• [GOAL OF THE EXERCISE]: From the first line to the last, reproduce the records below exactly, omitting any picture.

• [Items from a data source]:

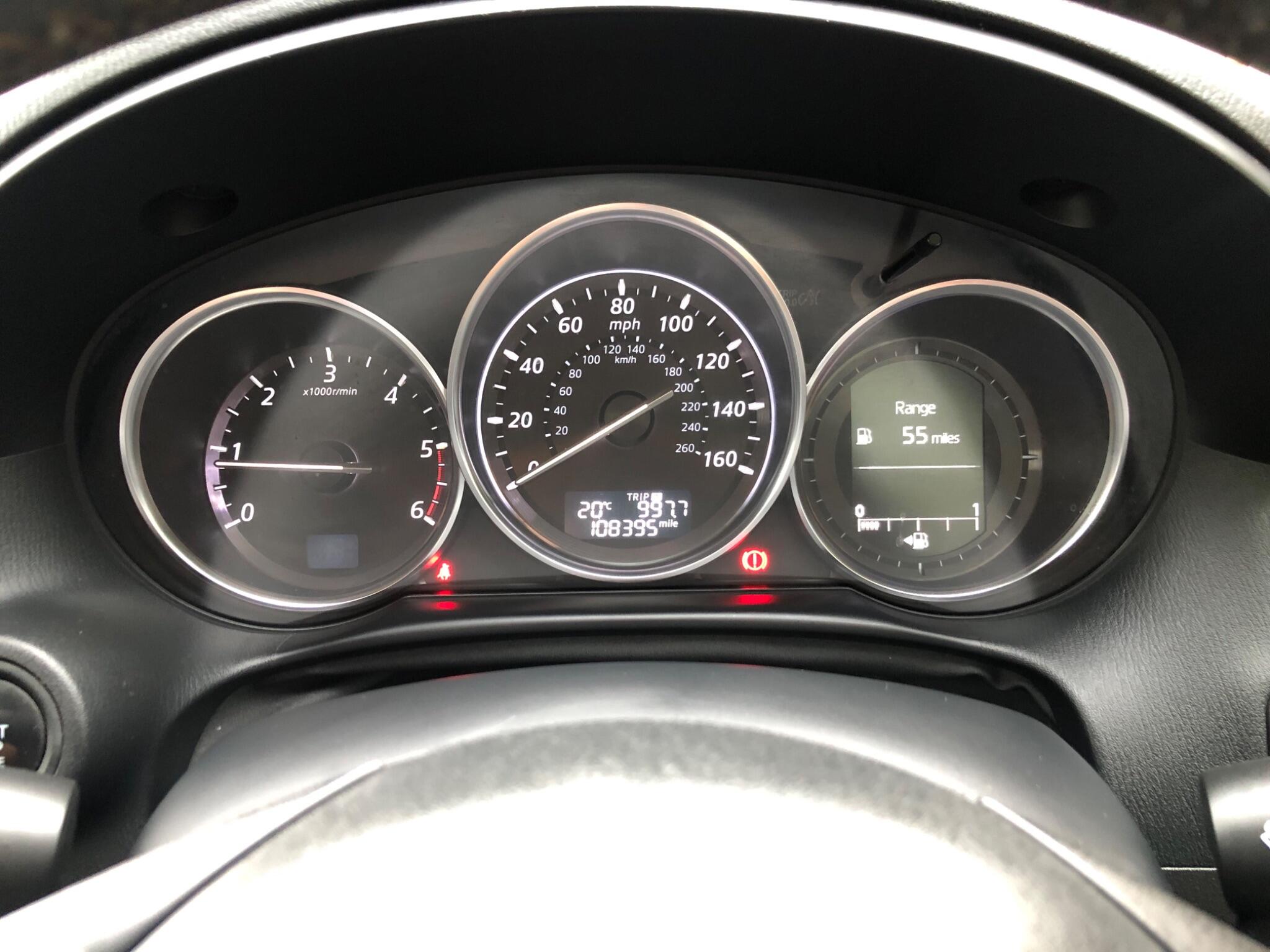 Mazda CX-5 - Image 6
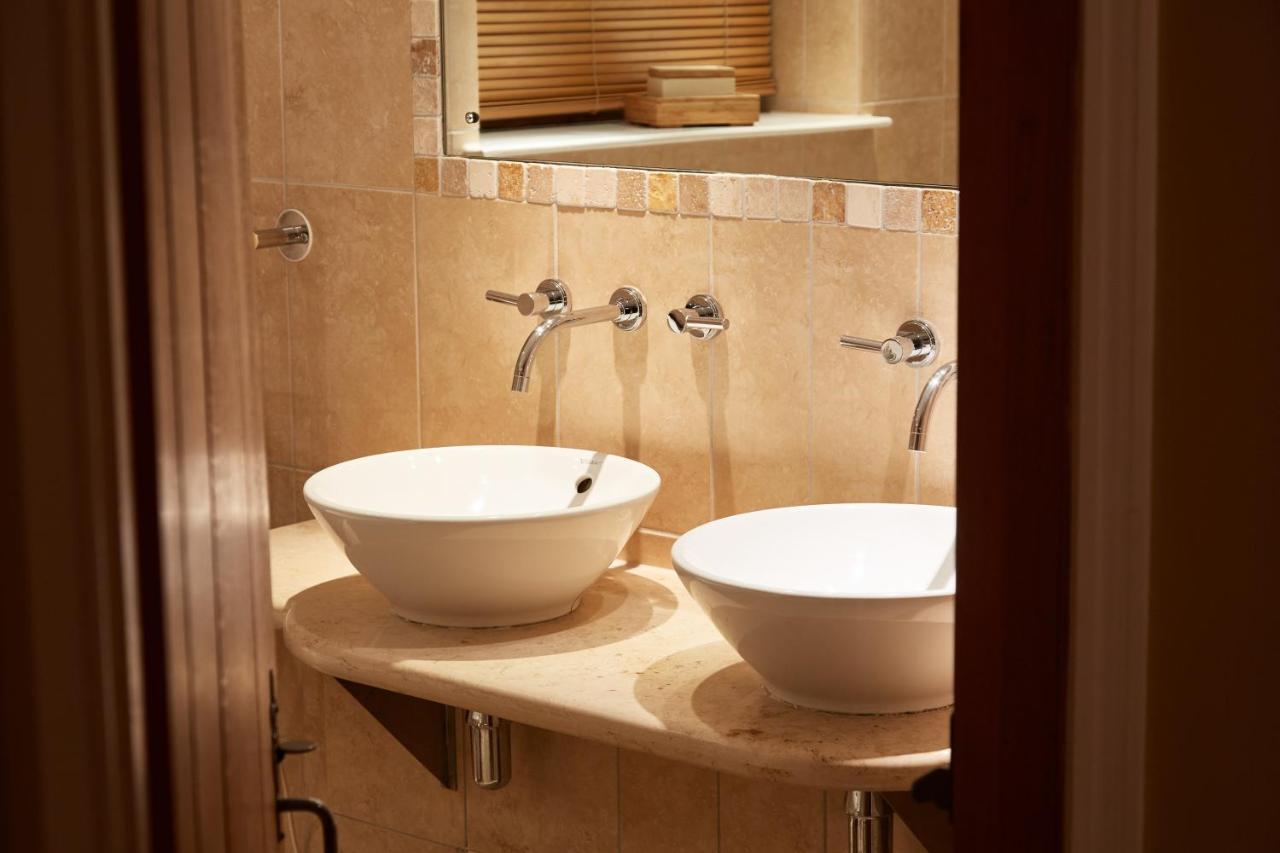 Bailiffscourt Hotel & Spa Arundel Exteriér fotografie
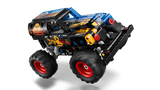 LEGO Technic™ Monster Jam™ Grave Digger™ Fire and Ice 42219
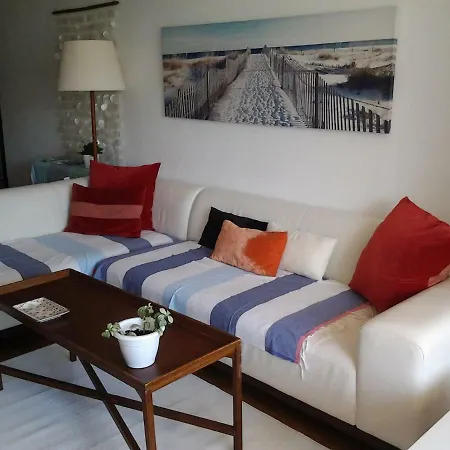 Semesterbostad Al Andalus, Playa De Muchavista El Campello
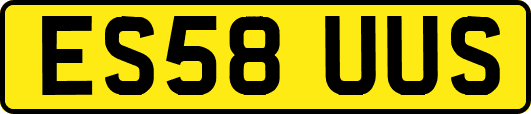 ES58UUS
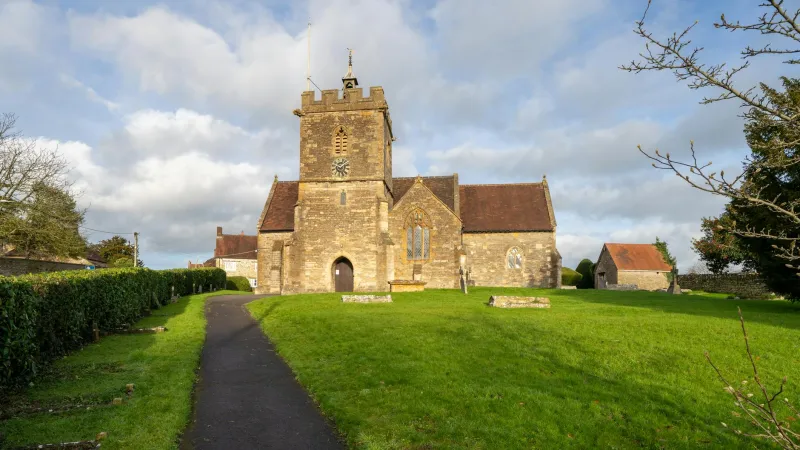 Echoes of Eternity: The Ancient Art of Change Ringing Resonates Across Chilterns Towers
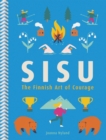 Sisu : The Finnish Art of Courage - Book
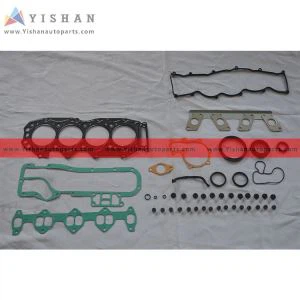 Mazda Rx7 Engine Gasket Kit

• [RESPONSE AREA]:
 Mazda CX-5 - Image 6
 Bailiffscourt Hotel & Spa Arundel Exteriér fotografie
 LEGO Technic™ Monster Jam™ Grave Digger™ Fire and Ice 42219
 Semesterbostad Al Andalus, Playa De Muchavista El Campello
 ES58UUS
 Echoes of Eternity: The Ancient Art of Change Ringing Resonates Across Chilterns Towers
 Sisu : The Finnish Art of Courage - Book
 Mazda Rx7 Engine Gasket Kit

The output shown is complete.